Clinical features: Hyperammonemia can be life threatening and if persistent can lead to irreversible neuronal damage. It leads to cerebral edema causing progressive encephalopathy. Respiratory alkalosis is common due to central hyperventilation. Severe hyperammonemia can also cause seizures. An MRI brain is usually consistent with hypoxic ischemic encephalopathy
When to start dialysis? There are no published guidelines for when to initiate dialysis in a patient with hyperammonemia due to urea cycle defects. It is commonly indicated if the ammonia blood level is greater than three to four times the upper limit of normal or greater than 200 micromoles/L. Continuous hemodialysis is started with higher flow rates and is the most effective treatment in rapidly reducing ammonia levels. Even though ammonia is osmotically active, the rapid removal of ammonia is not associated with disequilibrium syndrome mainly due to two reasons: First, there is a rapid equilibration of ammonia across the cell membrane. Secondly, the total amount in the blood, even in severe hyperammonemia, is only about 200 micromoles. This contributes less than 1 mosm per liter to total osmolality and therefore, even if it were all removed at once, the change in osmolality is too small to make cause disequilibrium. Contrast this with ammonia levels in the urine which are typically in the millimolar range.

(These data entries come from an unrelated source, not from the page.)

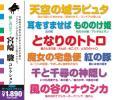 即決◆癒しのピアノ 宮崎駿コレクション 新品2枚組CD 全34曲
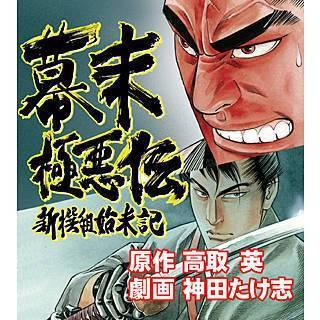 幕末極悪伝~新撰組始末記~【ワイドビュー版】のイメージ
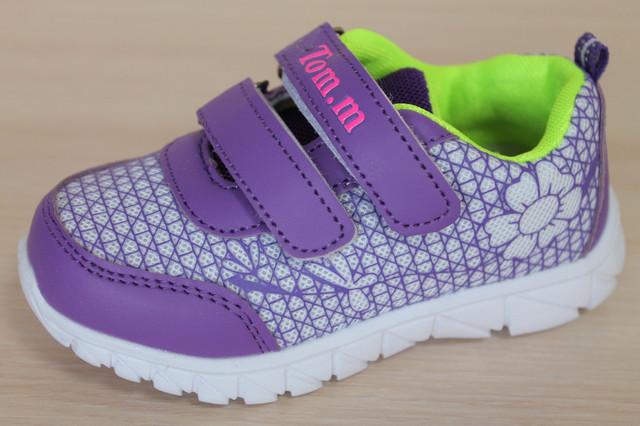 кроссовки для девочек style-baby.com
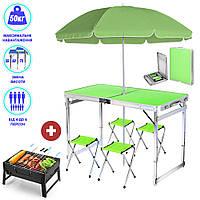 Посилений розкладний стіл та 4 стільця з парасолькою 1.8 м для пікніка у валізі Easy Campi Зелений+Мангал, фото 1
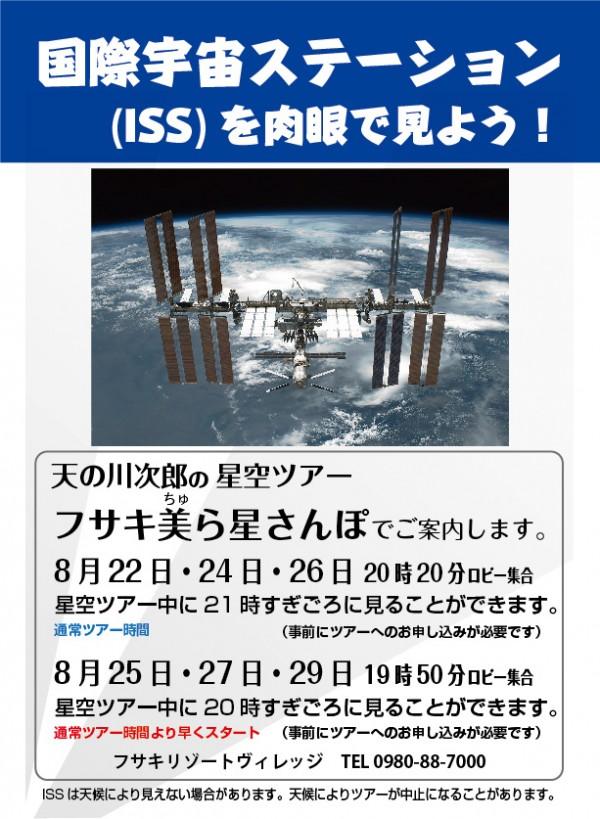ISSを見よう201408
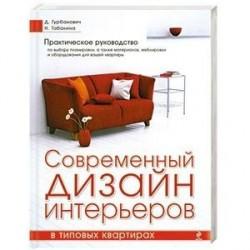 Современный дизайн интерьеров в типовых квартирах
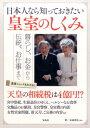 日本人なら知っておきたい皇室のしくみ [ 五味洋治 ]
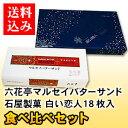 【送料込み】六花亭 マルセイバターサンド 10枚入り 1個・石屋製菓 ...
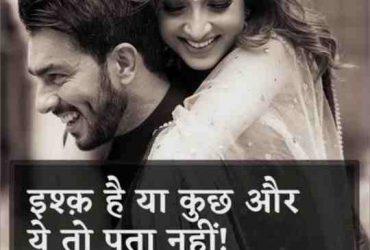 New Love Shayari 2021 Images Photo Download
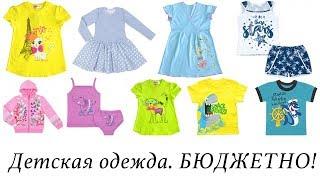 Детская одежда по оптовым ценам. Фабрика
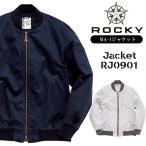 MA-1 ジャケット RJ0901 ロッキー ROCKY 長袖 作業着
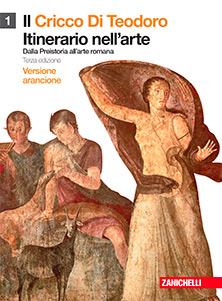 Il Cricco Di Teodoro - Itinerario nell'arte - Versione arancione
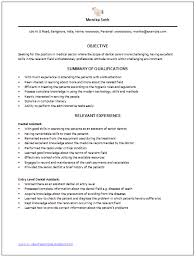 Sample Resume Of A Medical Assistant Student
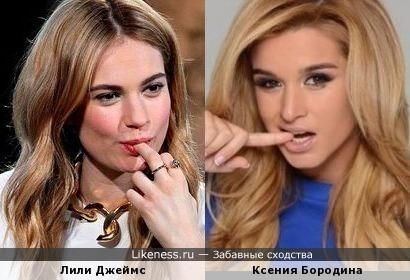 Лили Джеймс и Ксения Бородина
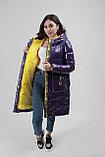 Куртка, фото 3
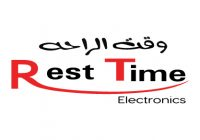 Rest Time-01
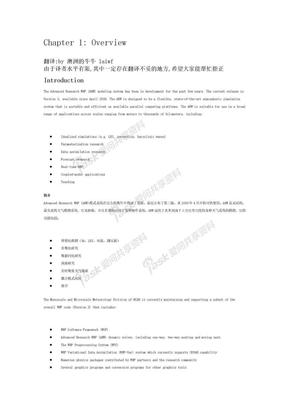 WRFV3.1用户手册之中文版(非常难得之翻译版).doc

The question remains whether to start dialysis in the setting of acute severe hyperammonemia (levels > 200 micromoles/L) and encephalopathy in adults with liver failure and normal kidney function. I was not able to find any literature on it and would like to know what the practice in other institutions is? I believe since severe hyperammonemia can lead to irreversible brain damage, dialysis should be instituted. See this previous post concerning hyperammonemia in individuals with myeloma.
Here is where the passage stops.